Locus labels (=keys):
[M2, 0424, ETR-C, M4, M40, M10, M16, 1955, 1982, M20, 2074, 2163a, 2163b, ETR-A, 2347, 2372, 2401, ETR-B, M23, M24, M26, M27, 3155, 3171, M31, 3232, 3336, 3690, 3820, 4052, 4120, 4156, M39]
- the 24 MIRU-VNTR loci = [MIRU02(M2), Mtub04(0424), ETR-C, MIRU04(M4), MIRU40(M40), MIRU10(M10), MIRU16(M16), Mtub21(1955), MIRU20(M20), QUB11b(2163b), ETR-A, Mtub29(2347), Mtub30(2401), ETR-B, MIRU23(M23), MIRU24(M24), MIRU26(M26), MIRU27(M27), Mtub34(3171), MIRU31(M31), Mtub39(3690), QUB26(4052), QUB4156(4156), MIRU39(M39)]
Python2.7 or 3.5+
BLAST+ [ncbi-blast(-2.8.1+)]
(ftp://ftp.ncbi.nlm.nih.gov/blast/executables/blast+/)
samtools-1.9+
(http://www.htslib.org/download/)
python libraries used inside:
import sys
import os
import re
from optparse import OptionParser
import subprocess
import gzip
from collections import OrderedDict
cd
git clone https://github.com/NKrit/RepUnitTyping.git
Fastq(.gz) file or paired-end files
Fasta file of a complete genomic sequence or assembled contigs
Output file specified: predicted number of repeat units in VNTR loci
(In the non-prediction mode, the presence or absence of a given sequence is shown)
Output log file: number of hits ('CompleteHits'= No mismatch, 'ZeroOneErrorHits'= No or one mismatch) in BLAST for each repeat unit or flanking sequence
Output log2 file: summary of search results in the fasta mode
python RepUnitTyping.py --help
Usage: python RepUnitTyping.py [options] FASTQ_1/FASTA FASTQ_2(optional)
Options:
--version show program's version number and exit
-h, --help show this help message and exit
-p, --pred set this if you try prediction of the number of repeat
units based on hits on flanking sequences [Default is
off]
--seq set this if input is a fasta file that contains only a
complete genomic sequence or assembled contigs
[Default is off]
-s SWIFT, --swift=SWIFT
swift mode, either "on" or "off" [Default: off]

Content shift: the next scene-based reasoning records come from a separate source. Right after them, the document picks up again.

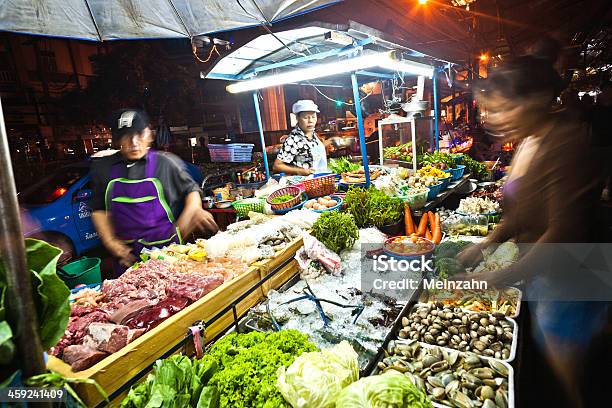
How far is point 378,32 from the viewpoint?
11.7 feet

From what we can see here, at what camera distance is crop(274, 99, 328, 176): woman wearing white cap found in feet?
19.3

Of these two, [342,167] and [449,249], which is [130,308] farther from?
[342,167]

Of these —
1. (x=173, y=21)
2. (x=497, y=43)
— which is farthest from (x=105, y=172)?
(x=497, y=43)

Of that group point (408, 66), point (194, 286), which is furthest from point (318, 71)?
point (194, 286)

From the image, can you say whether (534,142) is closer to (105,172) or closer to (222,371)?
(222,371)

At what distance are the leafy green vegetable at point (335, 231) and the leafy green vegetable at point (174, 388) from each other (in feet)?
5.97

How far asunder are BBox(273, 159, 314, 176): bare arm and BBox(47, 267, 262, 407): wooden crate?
336 cm

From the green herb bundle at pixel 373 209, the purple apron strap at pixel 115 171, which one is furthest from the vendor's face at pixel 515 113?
the purple apron strap at pixel 115 171

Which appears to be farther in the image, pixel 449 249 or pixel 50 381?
pixel 449 249

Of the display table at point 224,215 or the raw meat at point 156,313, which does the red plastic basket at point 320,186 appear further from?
the raw meat at point 156,313

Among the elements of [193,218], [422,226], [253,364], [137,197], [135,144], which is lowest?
[422,226]

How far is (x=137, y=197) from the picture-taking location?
370 centimetres

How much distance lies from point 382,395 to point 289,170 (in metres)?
4.86

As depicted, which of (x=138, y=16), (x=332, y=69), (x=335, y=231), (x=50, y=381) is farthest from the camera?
(x=332, y=69)
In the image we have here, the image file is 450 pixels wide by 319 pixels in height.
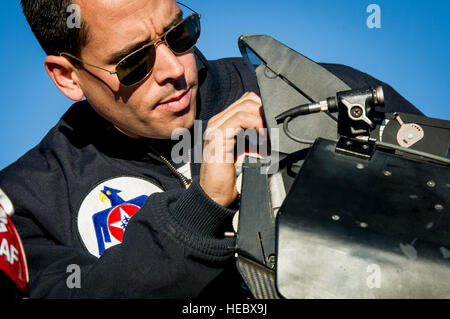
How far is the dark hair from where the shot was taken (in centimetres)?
139

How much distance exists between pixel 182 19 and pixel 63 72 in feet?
1.65

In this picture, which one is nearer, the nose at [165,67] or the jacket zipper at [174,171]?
the nose at [165,67]

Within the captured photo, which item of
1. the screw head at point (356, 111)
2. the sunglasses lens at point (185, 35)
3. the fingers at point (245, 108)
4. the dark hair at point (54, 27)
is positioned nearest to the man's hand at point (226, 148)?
the fingers at point (245, 108)

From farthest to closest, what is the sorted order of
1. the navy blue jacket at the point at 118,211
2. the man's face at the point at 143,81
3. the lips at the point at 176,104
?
the lips at the point at 176,104 → the man's face at the point at 143,81 → the navy blue jacket at the point at 118,211

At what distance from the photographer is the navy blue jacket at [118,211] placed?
110cm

-O OUTDIR, --outdir=OUTDIR
output directory [Default: running directory]
-o OUTPUT, --output=OUTPUT
basename of output files generated [Default:
RepUnitTyping]
-f, --filter stringent filtering of reads (used only for low
quality reads) [Default is off]
--sorted set this only when the reads are sorted to a reference
genome [Default is off]
-d, --detail enable detail mode, keeping intermediate files for
checking [Default is off]
-q Q_FASTA, --query=Q_FASTA
query file for repeat units [Default is rep_unit.fasta
in "ref" subdirectory]
-c CUTOFF, --cutoff=CUTOFF
threshold for the presence of each sequence [Default:
0.15] times the average read depth calculated from Mtb
genome size
-g GENOME_SIZE, --genome=GENOME_SIZE
target genome size [Default: 4500000]
cd ./RepUnitTyping
python RepUnitTyping.py -s off ../AL123456.3H37Rv_HS25-l150-f200_R1.fastq.gz ../AL123456.3H37Rv_HS25-l150-f200_R2.fastq.gz -q rep_unit.fasta -O RepUnit_out -o 2019RepUnitTyping -p # prediction/non-swift mode for paired fastq files
python RepUnitTyping.py -s on ../AL123456.3H37Rv_HS25-l150-f200_R1.fastq.gz ../AL123456.3H37Rv_HS25-l150-f200_R2.fastq.gz -q rep_unit.fasta -O RepUnit_out -o 2019RepUnitTyping # non-prediction/swift mode for paired fastq files
python RepUnitTyping.py --seq ../AL123456.3H37Rv.fasta -q rep_unit.fasta -O RepUnit_out -o 2019RepUnitTyping -p # fasta mode mainly for complete genome sequence data
# rep_unit.fasta should be located in the ref subdirectory.
# Output files created from the last command are present in the RepUnit_out directory as an example. You can delete them when new analyses are made.
or you may use a shell script, rep-unit-typing.sh, to run RepUnitTyping.py interactively and repeatedly.
cd ./RepUnitTyping
sh rep-unit-typing.sh
- For good prediction, PCR-free deep sequencing (depth of coverage > 200) is indispensable.
- When inconsistencies with experimental typing results are suspected, incomplete matches due to unidentified repeat unit variants or flanking sequences should be considered, and an optimal rep_unit.fasta file should be reconstructed, extracting unlisted variants from de-novo assembled sequences.
- v1.4 (2019-05-06): initially opened.
- v1.5 (2020-07-07): gzip interface mode was modified, and each run is ~40% quicker than before. --sorted option and cleaning-up process were also modified.
- v1.6 (2022-06-07): an option to change genome size was added to the python script, and variants found in a genome larger than that of M. tuberculosis can also be handled.